After dinner, Lemm took a small roll of music-paper out of the tail-pocket of his coat, into which he had been constantly putting his hand, and silently, with compressed lips, placed it upon the piano. It contained a romance, which he had written the day before to some old-fashioned German words, in which mention was made of the stars. Liza immediately sat down to the piano, and interpreted the romance. Unfortunately the music turned out to be confused and unpleasantly constrained. It was evident that the composer had attempted to express some deep and passionate idea, but no result had been attained. The attempt remained an attempt, and nothing more. Both Lavretsky and Liza felt this, and Lemm was conscious of it too. Without saying a word, he put his romance back into his pocket; and, in reply to Liza's proposal to play it over again, he merely shook his head, and said, in a tone of meaning, "For the present—basta!" then bent his head, stooped his shoulders, and left the room.
Towards evening they all went out together to fish. In the little lake at the end of the garden there were numbers of carp and groundling. Madame Kalitine had an arm-chair set in the shade for her, near the edge of the water, and a carpet was spread out under her feet. Anton, as an old fisherman of great experience, offered her his services. Zealously did he fasten on the worms, slap them with his hand, and spit upon them, and then fling the line into the water himself, gracefully bending forwards the whole of his body. Maria Dmitrievna had already that day spoken about him to Fedor Ivanovich, using the following phrase of Institute-French:—"Il n'y a plus maintenant de ces gens comme ça autre fois."
Lemm and the two little girls went on to the dam at the end of the lake. Lavretsky placed himself near Liza. The fish kept continually nibbling.
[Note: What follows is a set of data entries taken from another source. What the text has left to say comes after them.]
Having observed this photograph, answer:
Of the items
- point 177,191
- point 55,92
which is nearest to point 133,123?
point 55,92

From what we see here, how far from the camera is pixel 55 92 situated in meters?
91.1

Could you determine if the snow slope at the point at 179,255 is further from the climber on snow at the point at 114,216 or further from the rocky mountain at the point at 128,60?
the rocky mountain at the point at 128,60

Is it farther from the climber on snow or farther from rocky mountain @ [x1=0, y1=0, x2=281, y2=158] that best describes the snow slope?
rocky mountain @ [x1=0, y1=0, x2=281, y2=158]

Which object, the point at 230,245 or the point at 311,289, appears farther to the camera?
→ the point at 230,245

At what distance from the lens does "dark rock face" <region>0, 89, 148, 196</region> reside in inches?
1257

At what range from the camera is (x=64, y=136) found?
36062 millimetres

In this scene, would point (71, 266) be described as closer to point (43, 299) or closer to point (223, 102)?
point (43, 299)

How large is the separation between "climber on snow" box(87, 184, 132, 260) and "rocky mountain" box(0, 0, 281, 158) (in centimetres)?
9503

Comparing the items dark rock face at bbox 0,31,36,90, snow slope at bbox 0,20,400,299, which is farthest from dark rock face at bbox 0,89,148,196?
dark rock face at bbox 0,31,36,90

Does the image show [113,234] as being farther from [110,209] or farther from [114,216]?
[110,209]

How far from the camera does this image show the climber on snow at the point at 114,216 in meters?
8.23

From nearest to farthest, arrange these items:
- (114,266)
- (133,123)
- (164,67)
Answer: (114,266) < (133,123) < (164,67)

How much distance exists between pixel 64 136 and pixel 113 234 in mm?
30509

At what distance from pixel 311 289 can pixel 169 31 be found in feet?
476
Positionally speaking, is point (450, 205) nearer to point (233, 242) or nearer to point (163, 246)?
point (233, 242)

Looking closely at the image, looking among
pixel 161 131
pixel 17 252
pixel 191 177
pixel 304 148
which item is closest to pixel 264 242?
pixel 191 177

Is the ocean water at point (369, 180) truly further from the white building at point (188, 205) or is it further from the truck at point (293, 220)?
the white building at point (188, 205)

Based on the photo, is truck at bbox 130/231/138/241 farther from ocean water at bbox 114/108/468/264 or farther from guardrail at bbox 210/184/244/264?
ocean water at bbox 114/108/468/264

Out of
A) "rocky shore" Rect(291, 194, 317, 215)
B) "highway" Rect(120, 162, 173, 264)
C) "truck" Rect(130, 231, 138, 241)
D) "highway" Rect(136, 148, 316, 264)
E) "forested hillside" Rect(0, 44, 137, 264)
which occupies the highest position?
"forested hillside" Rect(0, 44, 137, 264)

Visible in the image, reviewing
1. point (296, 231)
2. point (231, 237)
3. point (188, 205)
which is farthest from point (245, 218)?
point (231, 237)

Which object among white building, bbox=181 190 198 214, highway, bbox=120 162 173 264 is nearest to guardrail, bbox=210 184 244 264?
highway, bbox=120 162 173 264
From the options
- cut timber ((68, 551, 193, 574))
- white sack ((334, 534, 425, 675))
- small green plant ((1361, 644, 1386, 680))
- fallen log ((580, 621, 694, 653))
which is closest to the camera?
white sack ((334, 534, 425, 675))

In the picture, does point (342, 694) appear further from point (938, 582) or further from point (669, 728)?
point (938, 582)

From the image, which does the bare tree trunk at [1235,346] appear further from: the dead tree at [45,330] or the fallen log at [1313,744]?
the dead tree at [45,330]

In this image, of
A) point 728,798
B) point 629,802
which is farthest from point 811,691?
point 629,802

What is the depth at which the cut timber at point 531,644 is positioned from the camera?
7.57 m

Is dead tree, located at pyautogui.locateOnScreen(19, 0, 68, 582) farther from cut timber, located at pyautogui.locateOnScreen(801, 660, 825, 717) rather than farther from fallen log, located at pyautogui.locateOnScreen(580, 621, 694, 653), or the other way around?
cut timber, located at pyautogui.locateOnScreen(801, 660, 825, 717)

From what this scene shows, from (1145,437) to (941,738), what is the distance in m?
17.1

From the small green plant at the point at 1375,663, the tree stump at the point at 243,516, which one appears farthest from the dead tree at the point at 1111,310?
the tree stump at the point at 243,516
Every minute a captured carp glistened in the air with its sometimes golden, sometimes silver, sides. The little girls kept up a ceaseless flow of joyful exclamations. Madame Kalitine herself two or three times uttered a plaintive cry. Lavretsky and Liza caught fewer fish than the others; probably because they paid less attention to their fishing, and let their floats drift up against the edge of the lake. The tall, reddish reeds murmured quietly around them; in front quietly shone the unruffled water, and the conversation they carried on was quiet too.
Liza stood on the little platform [placed there for the use of the washerwomen;] Lavretsky sat on the bent stem of a willow. Liza wore a white dress, fastened round the waist by a broad, white ribbon. From one hand hung her straw hat; with the other she, not without some effort, supported her drooping fishing-rod. Lavretsky gazed at her pure, somewhat severe profile—at the hair turned back behind her ears—at her soft cheeks, the hue of which was like that of a young child's—and thought: "How charming you look, standing there by my lake!" Liza did not look at him, but kept her eyes fixed on the water, something which might be a smile lurking about their corners. Over both Lavretsky and Liza fell the shadow of a neighboring lime-tree.